| Title: | Miscellaneous Functions for Data and Geospatial Work |
| Version: | 0.0.5 |
| Description: | Helpers for common data analysis tasks including missing-value summaries and filters, simple reporting and plotting utilities, 'Excel' import and export workflows, and reading geospatial formats (for example shapefiles in zip archives, file geodatabases, KMZ, and KML) via 'sf' and related packages. Also includes small project utilities such as creating directories, gitignore scaffolding, combined package loading, and optional 'lintr' setup. |
| Depends: | R (≥ 4.1.0) |
| Imports: | data.table, dplyr, fs, ggplot2, glue, here, magrittr, purrr, tidyr, tools, usethis, readr, mapview, sf, rlang, jsonlite, writexl, zip |
| Suggests: | clipr, conflicted, covr, janitor, lexicon, magick, naniar, readxl, rnaturalearth, skimr, stringr, testthat, textclean, tidyselect, lintr |
| License: | MIT + file LICENSE |
| URL: | https://github.com/kguidonimartins/misc |
| BugReports: | https://github.com/kguidonimartins/misc/issues |
| Encoding: | UTF-8 |
| RoxygenNote: | 7.3.2 |
| NeedsCompilation: | no |
| Packaged: | 2026-03-31 19:47:34 UTC; karloguidoni |
| Author: | Karlo Guidoni Martins
|
| Maintainer: | Karlo Guidoni Martins <kguidonimartins@gmail.com> |
| Repository: | CRAN |
| Date/Publication: | 2026-04-04 09:10:07 UTC |
Pipe operator
Description
See magrittr::%>% for details.
Usage
lhs %>% rhs
Arguments
lhs |
A value or the magrittr forward-pipe placeholder. |
rhs |
A function call using magrittr semantics. |
Value
The result of evaluating the right-hand side with the left-hand
side as first argument (see magrittr::%>%).
Add a gitignore file to the project root
Description
add_gitignore() fetch files using the API from
gitignore.io. Also,
add_gitignore() include tags (created by
ctags) into the gitignore file.
Usage
add_gitignore(type = "r")
Arguments
type |
a character vector with the language to be ignored |
Value
No return value, called for side effects (creates .gitignore, or
stops with an error if the file already exists).
Acknowledgment
add_gitignore() is inspired by
gitignore::gi_fetch_templates
and by some examples on the gitignore.io
wiki page.
Examples
if (interactive()) {
# Downloads from gitignore.io (requires network).
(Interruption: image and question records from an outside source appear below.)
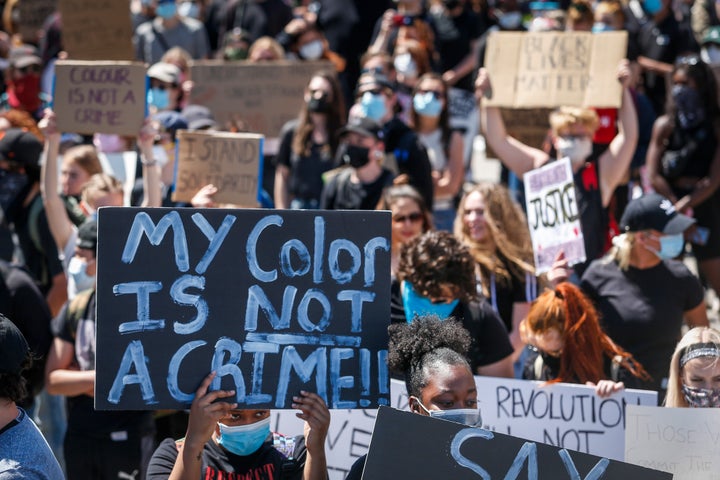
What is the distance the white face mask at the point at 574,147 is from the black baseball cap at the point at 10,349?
415 centimetres

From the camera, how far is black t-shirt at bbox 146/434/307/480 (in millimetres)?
4039

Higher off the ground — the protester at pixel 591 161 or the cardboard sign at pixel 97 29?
the cardboard sign at pixel 97 29

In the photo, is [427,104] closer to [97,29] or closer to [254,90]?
[254,90]

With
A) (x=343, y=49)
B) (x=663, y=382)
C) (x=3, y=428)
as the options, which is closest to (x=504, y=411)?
(x=663, y=382)

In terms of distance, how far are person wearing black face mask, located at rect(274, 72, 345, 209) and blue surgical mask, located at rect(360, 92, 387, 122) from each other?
34cm

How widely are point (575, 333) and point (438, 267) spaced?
647 millimetres

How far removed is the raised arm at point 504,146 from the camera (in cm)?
738

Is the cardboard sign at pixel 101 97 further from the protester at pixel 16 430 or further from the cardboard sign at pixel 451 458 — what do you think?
the cardboard sign at pixel 451 458

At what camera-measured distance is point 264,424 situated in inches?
161

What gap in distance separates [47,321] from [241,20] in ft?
22.8

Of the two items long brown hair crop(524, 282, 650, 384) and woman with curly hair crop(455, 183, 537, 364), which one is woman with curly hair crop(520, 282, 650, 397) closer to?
long brown hair crop(524, 282, 650, 384)

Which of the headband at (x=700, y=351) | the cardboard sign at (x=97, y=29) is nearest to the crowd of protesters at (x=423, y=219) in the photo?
the headband at (x=700, y=351)

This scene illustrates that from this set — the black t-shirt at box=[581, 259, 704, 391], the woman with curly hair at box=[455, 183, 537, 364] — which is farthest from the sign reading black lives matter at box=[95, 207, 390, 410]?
the woman with curly hair at box=[455, 183, 537, 364]

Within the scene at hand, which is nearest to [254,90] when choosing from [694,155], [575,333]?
[694,155]
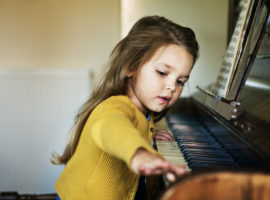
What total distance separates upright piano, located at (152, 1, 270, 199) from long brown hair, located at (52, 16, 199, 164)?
9.8 inches

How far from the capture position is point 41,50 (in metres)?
2.69

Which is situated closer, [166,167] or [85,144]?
[166,167]

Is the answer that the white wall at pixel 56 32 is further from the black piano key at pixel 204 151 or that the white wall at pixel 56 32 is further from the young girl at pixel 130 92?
the black piano key at pixel 204 151

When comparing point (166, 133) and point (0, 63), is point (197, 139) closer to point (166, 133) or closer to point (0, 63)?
point (166, 133)

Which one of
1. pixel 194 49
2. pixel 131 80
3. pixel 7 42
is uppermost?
pixel 194 49

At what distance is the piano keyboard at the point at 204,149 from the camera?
956 millimetres

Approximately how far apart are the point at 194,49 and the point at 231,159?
392 millimetres

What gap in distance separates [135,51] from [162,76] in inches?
6.7

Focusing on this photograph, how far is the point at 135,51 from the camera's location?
1131 millimetres

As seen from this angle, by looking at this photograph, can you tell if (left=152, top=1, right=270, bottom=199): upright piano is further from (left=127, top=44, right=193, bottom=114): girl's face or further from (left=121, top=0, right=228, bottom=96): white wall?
(left=121, top=0, right=228, bottom=96): white wall

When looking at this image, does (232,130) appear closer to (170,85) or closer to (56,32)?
(170,85)

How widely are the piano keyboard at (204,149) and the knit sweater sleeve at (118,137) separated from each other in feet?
1.13

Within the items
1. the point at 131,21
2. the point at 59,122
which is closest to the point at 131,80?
the point at 131,21

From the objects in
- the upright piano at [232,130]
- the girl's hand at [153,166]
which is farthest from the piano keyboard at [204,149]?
the girl's hand at [153,166]
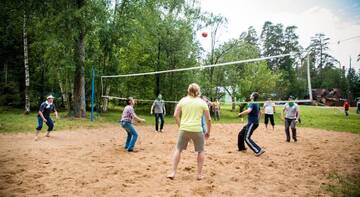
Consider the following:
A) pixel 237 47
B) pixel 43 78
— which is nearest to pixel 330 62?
pixel 237 47

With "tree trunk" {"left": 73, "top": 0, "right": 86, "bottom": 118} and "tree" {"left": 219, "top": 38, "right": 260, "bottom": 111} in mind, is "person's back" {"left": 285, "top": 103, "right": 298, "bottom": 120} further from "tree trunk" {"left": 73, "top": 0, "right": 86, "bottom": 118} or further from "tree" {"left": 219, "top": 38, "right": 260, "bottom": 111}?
"tree" {"left": 219, "top": 38, "right": 260, "bottom": 111}

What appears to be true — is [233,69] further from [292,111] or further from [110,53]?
[292,111]

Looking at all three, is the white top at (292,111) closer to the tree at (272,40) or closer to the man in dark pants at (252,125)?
the man in dark pants at (252,125)

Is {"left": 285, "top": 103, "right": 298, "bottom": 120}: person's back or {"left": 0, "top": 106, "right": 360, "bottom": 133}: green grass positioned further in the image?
{"left": 0, "top": 106, "right": 360, "bottom": 133}: green grass

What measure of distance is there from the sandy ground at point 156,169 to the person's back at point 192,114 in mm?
1092

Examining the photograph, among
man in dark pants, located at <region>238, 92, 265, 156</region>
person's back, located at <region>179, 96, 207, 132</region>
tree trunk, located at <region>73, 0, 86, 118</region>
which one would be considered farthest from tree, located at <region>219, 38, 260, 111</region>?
person's back, located at <region>179, 96, 207, 132</region>

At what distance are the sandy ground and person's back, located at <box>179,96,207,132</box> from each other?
1.09 meters

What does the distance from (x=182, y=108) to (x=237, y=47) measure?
3093 centimetres

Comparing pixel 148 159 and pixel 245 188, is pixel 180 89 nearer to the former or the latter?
pixel 148 159

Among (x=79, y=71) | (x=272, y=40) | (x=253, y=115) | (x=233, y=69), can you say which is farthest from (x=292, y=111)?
(x=272, y=40)

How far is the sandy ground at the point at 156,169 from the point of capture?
5.80 metres

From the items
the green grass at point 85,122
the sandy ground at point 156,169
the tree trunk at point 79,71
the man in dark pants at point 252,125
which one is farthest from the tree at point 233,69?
the man in dark pants at point 252,125

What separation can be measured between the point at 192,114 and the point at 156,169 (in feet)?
6.03

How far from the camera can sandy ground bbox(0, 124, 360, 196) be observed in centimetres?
580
Use combined `type` on
# first create, e.g. `add_gitignore(type = c("r", "python"))`.
add_gitignore()
}
Combine words using ptbr rules
Description
combine_words_ptbr() collapse words using ptbr rules. This function
differ from knitr::combine_words()
which uses oxford commas.
Usage
combine_words_ptbr(words, sep = NULL, last = NULL)
Arguments
words |
a character vector with words to combine |
sep |
a character with the separator of the words. Default is NULL and insert ", " |
last |
a character vector with the last separator of the words. Default is NULL and insert " e " |
Value
a character vector
Acknowledgment
combine_words_ptbr() uses transformers
available in the excellent {glue} package
Examples
misc::ipak("glue")
# using in an ordinary text
feira <- c("banana", "maça", "pepino", "ovos")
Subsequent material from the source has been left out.